Copy out everything from the line containing "From the perspective" down to the line containing "as the choices, which", both included, with "camera" replaced by "viewer" and nothing else altered. Return only those lines.
================
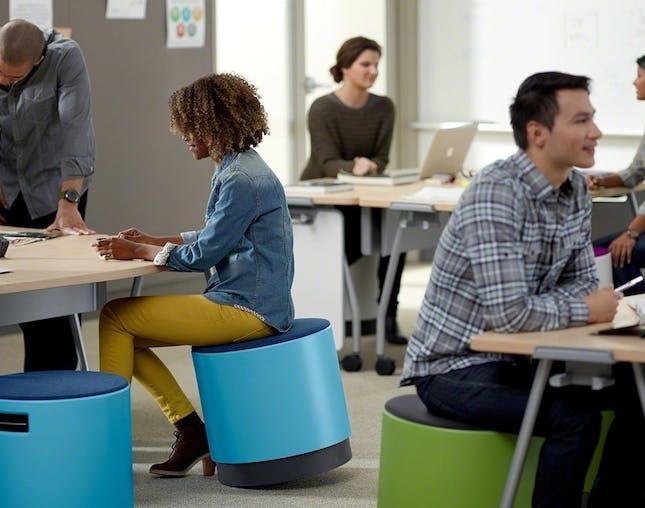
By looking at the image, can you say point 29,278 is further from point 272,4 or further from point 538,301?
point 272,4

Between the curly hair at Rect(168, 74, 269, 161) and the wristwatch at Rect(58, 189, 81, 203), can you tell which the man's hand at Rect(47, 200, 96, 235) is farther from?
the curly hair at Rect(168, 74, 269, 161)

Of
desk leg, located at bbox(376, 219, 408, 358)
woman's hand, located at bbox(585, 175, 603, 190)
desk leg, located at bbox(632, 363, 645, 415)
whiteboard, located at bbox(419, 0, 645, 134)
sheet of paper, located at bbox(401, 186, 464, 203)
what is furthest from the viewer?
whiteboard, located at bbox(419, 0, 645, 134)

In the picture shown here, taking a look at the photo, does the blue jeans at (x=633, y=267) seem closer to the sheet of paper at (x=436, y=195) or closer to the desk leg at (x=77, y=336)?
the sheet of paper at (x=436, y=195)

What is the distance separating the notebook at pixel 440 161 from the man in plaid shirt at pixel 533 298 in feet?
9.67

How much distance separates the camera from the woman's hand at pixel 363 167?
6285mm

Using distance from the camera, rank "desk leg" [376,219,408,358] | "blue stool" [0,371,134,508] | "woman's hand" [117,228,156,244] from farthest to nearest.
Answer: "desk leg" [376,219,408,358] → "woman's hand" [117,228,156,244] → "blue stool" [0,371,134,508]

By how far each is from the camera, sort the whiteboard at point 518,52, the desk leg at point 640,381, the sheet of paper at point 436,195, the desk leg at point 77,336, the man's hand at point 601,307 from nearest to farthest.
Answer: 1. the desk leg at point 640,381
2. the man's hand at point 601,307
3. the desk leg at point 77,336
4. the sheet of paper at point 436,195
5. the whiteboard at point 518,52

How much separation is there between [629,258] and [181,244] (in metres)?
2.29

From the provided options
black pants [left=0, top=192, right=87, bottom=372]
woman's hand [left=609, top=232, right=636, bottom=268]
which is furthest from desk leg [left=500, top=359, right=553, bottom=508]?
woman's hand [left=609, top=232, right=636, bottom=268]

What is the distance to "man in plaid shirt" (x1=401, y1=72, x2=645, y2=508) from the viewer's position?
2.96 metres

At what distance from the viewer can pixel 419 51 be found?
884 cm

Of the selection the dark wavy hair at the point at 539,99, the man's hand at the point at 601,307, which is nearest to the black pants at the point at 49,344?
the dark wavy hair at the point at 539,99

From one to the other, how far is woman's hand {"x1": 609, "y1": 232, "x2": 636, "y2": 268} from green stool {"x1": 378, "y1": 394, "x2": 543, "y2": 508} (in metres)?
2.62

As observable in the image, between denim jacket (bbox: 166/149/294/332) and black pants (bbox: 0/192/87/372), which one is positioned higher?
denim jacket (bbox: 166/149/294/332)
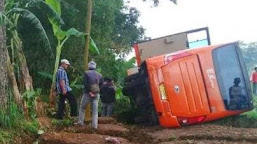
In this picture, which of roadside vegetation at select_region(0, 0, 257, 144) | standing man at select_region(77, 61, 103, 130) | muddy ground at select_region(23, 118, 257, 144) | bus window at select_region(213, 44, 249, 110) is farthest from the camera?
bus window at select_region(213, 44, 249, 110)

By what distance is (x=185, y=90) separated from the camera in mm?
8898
================
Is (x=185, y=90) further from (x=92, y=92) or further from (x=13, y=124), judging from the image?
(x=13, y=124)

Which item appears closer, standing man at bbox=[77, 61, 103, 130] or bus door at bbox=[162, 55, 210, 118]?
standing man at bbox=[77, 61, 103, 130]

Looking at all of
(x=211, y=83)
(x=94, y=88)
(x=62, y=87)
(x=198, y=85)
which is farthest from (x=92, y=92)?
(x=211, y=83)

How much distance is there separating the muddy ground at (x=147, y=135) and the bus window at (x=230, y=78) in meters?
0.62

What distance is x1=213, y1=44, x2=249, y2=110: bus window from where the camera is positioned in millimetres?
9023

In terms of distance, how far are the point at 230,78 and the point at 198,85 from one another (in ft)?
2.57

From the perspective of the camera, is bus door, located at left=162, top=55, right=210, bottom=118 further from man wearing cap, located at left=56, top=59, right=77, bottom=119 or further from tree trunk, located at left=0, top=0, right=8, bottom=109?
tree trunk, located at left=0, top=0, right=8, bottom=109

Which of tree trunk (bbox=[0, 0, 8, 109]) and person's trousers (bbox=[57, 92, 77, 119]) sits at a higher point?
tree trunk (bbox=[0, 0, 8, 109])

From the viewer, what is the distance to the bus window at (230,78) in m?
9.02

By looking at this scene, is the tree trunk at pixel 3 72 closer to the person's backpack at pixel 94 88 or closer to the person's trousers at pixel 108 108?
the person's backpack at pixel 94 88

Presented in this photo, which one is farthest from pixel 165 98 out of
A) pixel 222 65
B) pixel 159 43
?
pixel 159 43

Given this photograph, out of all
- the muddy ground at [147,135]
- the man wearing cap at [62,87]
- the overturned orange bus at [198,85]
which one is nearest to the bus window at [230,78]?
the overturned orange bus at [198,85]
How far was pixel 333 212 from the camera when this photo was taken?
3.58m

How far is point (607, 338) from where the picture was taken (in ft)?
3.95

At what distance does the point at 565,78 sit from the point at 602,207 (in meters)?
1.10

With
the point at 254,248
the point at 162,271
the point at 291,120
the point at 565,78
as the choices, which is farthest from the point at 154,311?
================
> **OUTPUT BELOW**:
From the perspective of the viewer, is bus door, located at left=162, top=55, right=210, bottom=118 further from man wearing cap, located at left=56, top=59, right=77, bottom=119 or further from tree trunk, located at left=0, top=0, right=8, bottom=109?
tree trunk, located at left=0, top=0, right=8, bottom=109

Which of tree trunk (bbox=[0, 0, 8, 109]) and person's trousers (bbox=[57, 92, 77, 119]) sits at a higher point?
tree trunk (bbox=[0, 0, 8, 109])

From the viewer, what is the distance to the bus window at (230,78) in m?
9.02

By looking at this scene, is the tree trunk at pixel 3 72 closer to the person's backpack at pixel 94 88 or closer to the person's trousers at pixel 108 108?
the person's backpack at pixel 94 88

Presented in this photo, which one is farthest from pixel 165 98 out of
A) pixel 222 65
B) pixel 159 43
?
pixel 159 43

Given this photograph, out of all
- the muddy ground at [147,135]
- the man wearing cap at [62,87]
- the overturned orange bus at [198,85]
which one is nearest to the bus window at [230,78]?
the overturned orange bus at [198,85]
How far was pixel 333 212 from the viewer when this photo was taken?
3.58m

How far is point (607, 338) from where the picture was taken (in ft)?
3.95

At what distance does the point at 565,78 sit from the point at 602,207 (in meters)?
1.10

With
the point at 254,248
the point at 162,271
the point at 291,120
the point at 565,78
as the choices, which is farthest from the point at 154,311?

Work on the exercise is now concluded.